E, por outro lado, estabelecer, através do Decreto Executivo n.º 122/20, de 24 de Março, garantias aos trabalhadores de não cessação do vínculo laboral e considerar justificadas as ausências dos trabalhadores no local de trabalho que estejam em quarentena.
Ou seja, à luz deste Decreto, as empresas públicas e privadas e outras entidades abrangidas pela Lei Geral do Trabalho devem elaborar e aplicar planos de contingência (artigo 1.º).
E ainda considera justificadas as ausências registadas no local de trabalho de todos os trabalhadores sujeitos à condição de quarentena, bem como aqueles cuja atividade laboral esteja suspensa face à pandemia, sem prejuízo de as entidades empregadoras procederem ao pagamento integral e pontual dos salários dos referidos trabalhadores (artigo 2.º).
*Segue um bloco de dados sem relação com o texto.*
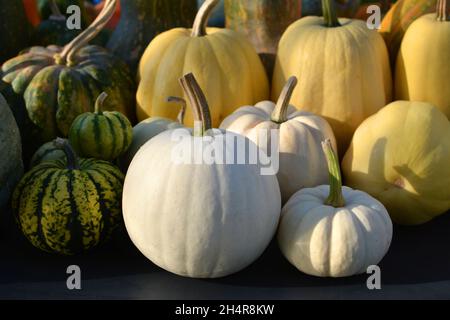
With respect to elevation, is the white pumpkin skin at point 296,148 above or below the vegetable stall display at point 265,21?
below

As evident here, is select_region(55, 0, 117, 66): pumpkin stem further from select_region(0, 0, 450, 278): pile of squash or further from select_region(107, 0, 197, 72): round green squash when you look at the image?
select_region(107, 0, 197, 72): round green squash

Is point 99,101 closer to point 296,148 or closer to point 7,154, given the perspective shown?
point 7,154

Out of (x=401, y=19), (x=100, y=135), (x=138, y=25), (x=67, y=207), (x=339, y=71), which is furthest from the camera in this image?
(x=138, y=25)

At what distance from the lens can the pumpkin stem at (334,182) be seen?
1.48 m

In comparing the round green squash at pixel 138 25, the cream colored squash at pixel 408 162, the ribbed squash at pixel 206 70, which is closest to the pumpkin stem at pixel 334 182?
the cream colored squash at pixel 408 162

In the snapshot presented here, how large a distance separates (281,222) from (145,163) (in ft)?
1.09

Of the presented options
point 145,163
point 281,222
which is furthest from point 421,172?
point 145,163

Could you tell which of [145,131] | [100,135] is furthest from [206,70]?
[100,135]

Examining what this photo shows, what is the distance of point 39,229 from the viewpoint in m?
1.53

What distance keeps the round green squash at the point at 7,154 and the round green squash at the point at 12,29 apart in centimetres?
81

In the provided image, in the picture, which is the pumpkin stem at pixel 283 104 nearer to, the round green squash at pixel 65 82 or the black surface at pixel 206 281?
the black surface at pixel 206 281

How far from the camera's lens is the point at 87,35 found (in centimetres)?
200

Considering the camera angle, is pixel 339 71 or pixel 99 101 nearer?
pixel 99 101

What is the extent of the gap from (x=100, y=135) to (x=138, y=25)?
Answer: 73 centimetres
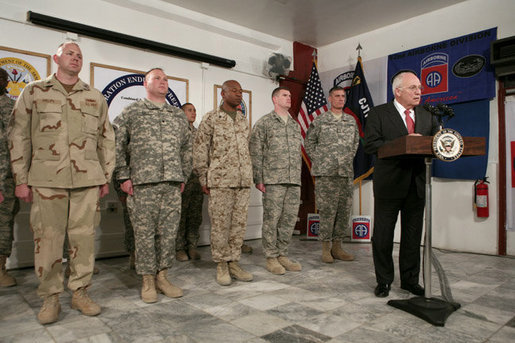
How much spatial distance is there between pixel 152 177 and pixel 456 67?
377 cm

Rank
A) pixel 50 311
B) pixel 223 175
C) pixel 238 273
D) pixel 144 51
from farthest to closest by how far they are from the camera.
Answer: pixel 144 51, pixel 238 273, pixel 223 175, pixel 50 311

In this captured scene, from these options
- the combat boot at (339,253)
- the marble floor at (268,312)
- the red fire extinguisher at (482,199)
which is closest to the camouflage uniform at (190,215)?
the marble floor at (268,312)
Para o presente trabalho será prioridade o Decreto Executivo n.º 122/20 de 24 de Março.
No entanto, o busílis da questão consiste em saber se, face as medidas adotadas pelo Decreto Executivo n.º 122/20, de 24 de Março que visa a proteção do trabalhador, é possível, em caso de conflito e/ou dúvida na aplicação das medidas excecionais, repescar o favor laboratoris como cânone geral de interpretação na justiça laboral?
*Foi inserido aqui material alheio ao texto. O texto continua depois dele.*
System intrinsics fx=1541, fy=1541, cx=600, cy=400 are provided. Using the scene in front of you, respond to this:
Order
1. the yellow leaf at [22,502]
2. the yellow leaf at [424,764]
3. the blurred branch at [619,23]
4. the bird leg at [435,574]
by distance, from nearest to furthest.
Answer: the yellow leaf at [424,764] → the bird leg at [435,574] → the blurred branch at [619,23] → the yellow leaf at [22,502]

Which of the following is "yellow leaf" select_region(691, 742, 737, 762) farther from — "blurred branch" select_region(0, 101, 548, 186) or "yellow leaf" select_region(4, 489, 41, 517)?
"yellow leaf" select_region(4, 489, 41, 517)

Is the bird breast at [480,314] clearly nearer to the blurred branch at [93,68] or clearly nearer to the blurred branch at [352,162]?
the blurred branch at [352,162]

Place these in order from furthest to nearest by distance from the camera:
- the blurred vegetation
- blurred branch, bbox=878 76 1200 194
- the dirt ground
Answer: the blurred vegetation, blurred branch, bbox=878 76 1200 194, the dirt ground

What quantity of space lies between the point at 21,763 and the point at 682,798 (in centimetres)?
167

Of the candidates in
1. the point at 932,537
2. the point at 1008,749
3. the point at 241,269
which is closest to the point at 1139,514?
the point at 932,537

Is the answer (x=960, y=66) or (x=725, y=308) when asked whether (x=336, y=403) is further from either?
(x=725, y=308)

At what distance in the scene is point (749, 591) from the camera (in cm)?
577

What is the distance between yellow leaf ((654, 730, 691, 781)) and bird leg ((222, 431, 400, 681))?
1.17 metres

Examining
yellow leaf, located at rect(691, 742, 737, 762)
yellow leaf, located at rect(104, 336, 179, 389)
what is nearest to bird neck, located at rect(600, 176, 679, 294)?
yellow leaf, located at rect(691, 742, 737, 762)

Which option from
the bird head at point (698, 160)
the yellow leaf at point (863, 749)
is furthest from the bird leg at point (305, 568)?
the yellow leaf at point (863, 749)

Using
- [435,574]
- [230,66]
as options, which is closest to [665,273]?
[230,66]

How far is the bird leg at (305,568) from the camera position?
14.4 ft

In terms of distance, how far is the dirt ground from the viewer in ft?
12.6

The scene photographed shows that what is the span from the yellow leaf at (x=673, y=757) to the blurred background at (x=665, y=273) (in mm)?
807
Dito de outro modo, será possível, em caso de conflito na relação jurídico-laboral, que o julgador laboral se atenha ao subprincípio do favor laboratoris como cânone geral de interpretação para a resolução dos interesses antagónicos entre as partes, portanto, empregador e trabalhador?
[1] O presente artigo não deve ser tido, rigorosamente, como uma inovação científica do Direito do Trabalho, em geral, nem tão pouco uma inovação de regras de interpretação das normas laborais, é, antes, um sublinhar de breves nótulas sobre a figura do vetusto princípio do favor laboratoris baseadas sobretudo em grandes autores juslaboralistas dos quais destacamos e rendemos vénia ao longo deste texto. Talvez, a inovação caraterizante do presente estudo, ainda que insuficiente, tem que ver com a sintonização entre o favor laboratoris e a fase pandémica provocada pelo novo coronavírus.
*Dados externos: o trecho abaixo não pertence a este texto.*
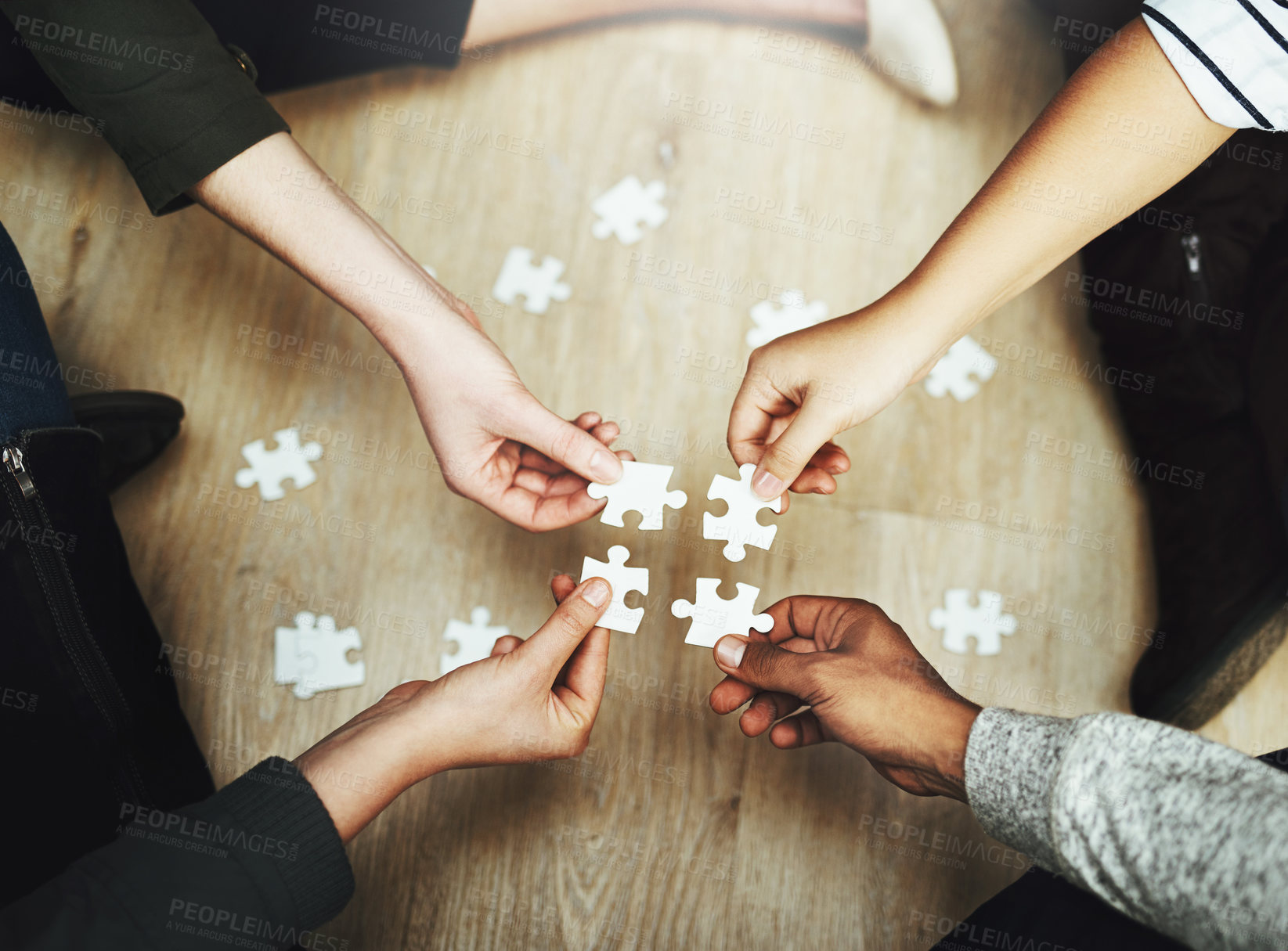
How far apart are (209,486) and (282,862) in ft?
2.68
Por outro lado, realce-se que, quanto a redação, o presente trabalho respeita o novo acordo ortográfico ratificado por Brasil e Portugal e, nalguns casos, respeita-se a ortografia que ainda vigora em Angola. Pelo que, pede-se desculpas ao uso excessivo do novo acordo ortográfico que, em abono da verdade, num futuro próximo, Angola também poderá aderir. Pois, está em carteira na agenda do executivo angolano uma comissão da reforma do acordo ortográfico.